Miller emphasises that vaccine recommendations in the US (as is the case elsewhere) are not made on the basis of any clinical evidence – and there is also clear evidence that the practice, to which millions of infants are exposed each year, is dangerous. He states, “No child should be subjected to a health policy that is not based on sound scientific principles and, in fact, has been shown to be potentially dangerous”. Four years after publication of this study, health authorities and the media remain largely silent on these matters and policy has not changed.

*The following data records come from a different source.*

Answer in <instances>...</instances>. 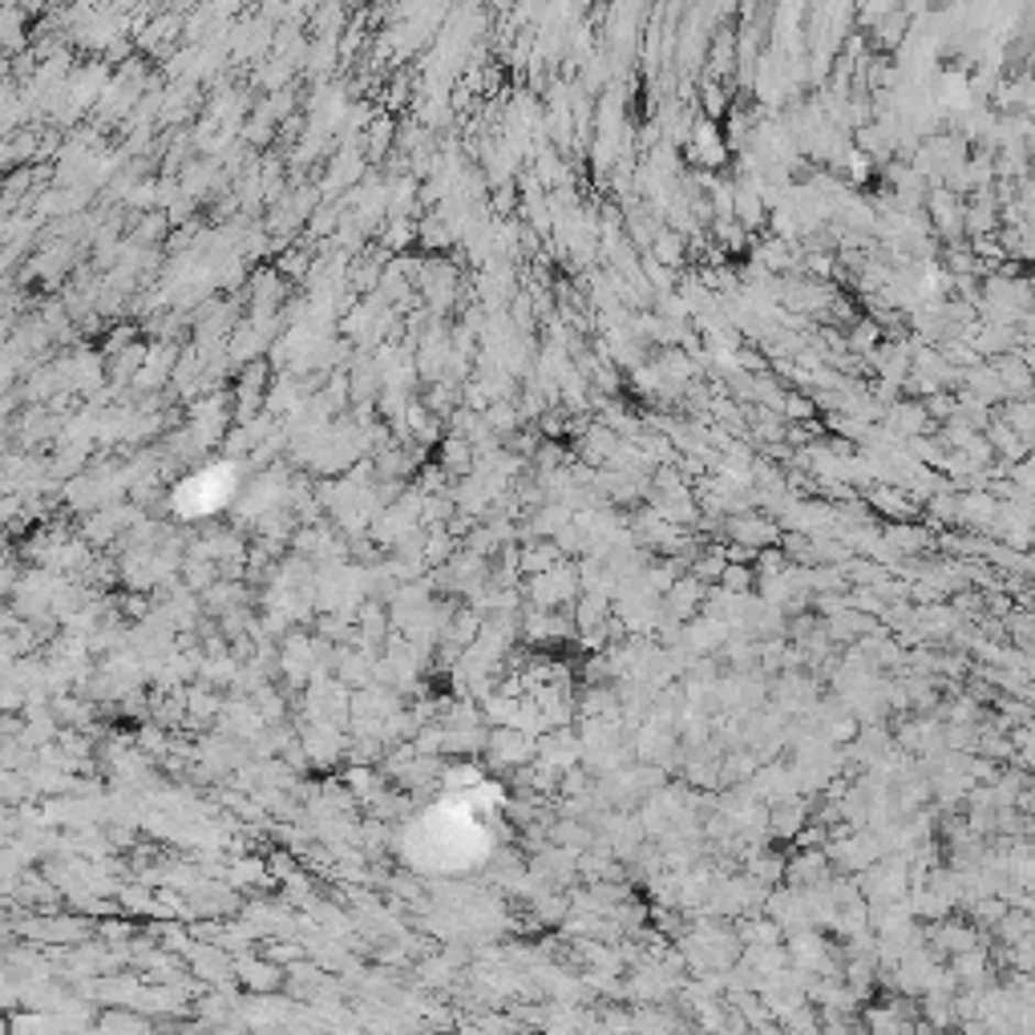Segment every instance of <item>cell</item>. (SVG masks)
Returning a JSON list of instances; mask_svg holds the SVG:
<instances>
[{
    "mask_svg": "<svg viewBox=\"0 0 1035 1035\" xmlns=\"http://www.w3.org/2000/svg\"><path fill=\"white\" fill-rule=\"evenodd\" d=\"M433 1035H453V1032H433Z\"/></svg>",
    "mask_w": 1035,
    "mask_h": 1035,
    "instance_id": "cell-2",
    "label": "cell"
},
{
    "mask_svg": "<svg viewBox=\"0 0 1035 1035\" xmlns=\"http://www.w3.org/2000/svg\"><path fill=\"white\" fill-rule=\"evenodd\" d=\"M247 983L251 987H275V983H279V975H275V967H267V962H263V967H255V962H251V967H247Z\"/></svg>",
    "mask_w": 1035,
    "mask_h": 1035,
    "instance_id": "cell-1",
    "label": "cell"
}]
</instances>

Informed consent and alternative strategies
The vaccine debate has long been highly polarised. The gravest common misconception among the vaccine believers, in our view, is that safety is not an issue. To the patient this means that vaccines are safe, and as Miller shows, just on the basis of VAERS data and compensation pay-outs, this is absolutely not the case.
We also feel passionately that if physicians recognise the risk of vaccines, and these risks are communicated to parents to allow informed consent, those physicians have a duty to offer science-based strategies that may be implemented in place of vaccines. Avoiding vaccination could for example be coupled with advice on how to limit exposure to more dangerous infectious diseases e.g. in the case of HPV, these may include avoidance of sex or protected sex in adolescents. Other non-pharmaceutical strategies could include prevention of infection by airborne pathogens and nutritional and lifestyle advice to support and improve the resilience of immune systems.
Miller’s piece, and the AAPS’s decision to publish it, at a time when there appears to be a big push towards mandatory vaccines in the USA and in Australia, coupled with increased resistance and questioning from both doctors and parents alike, is an important signal to US physicians. It remains to be seen exactly what reaction there will be.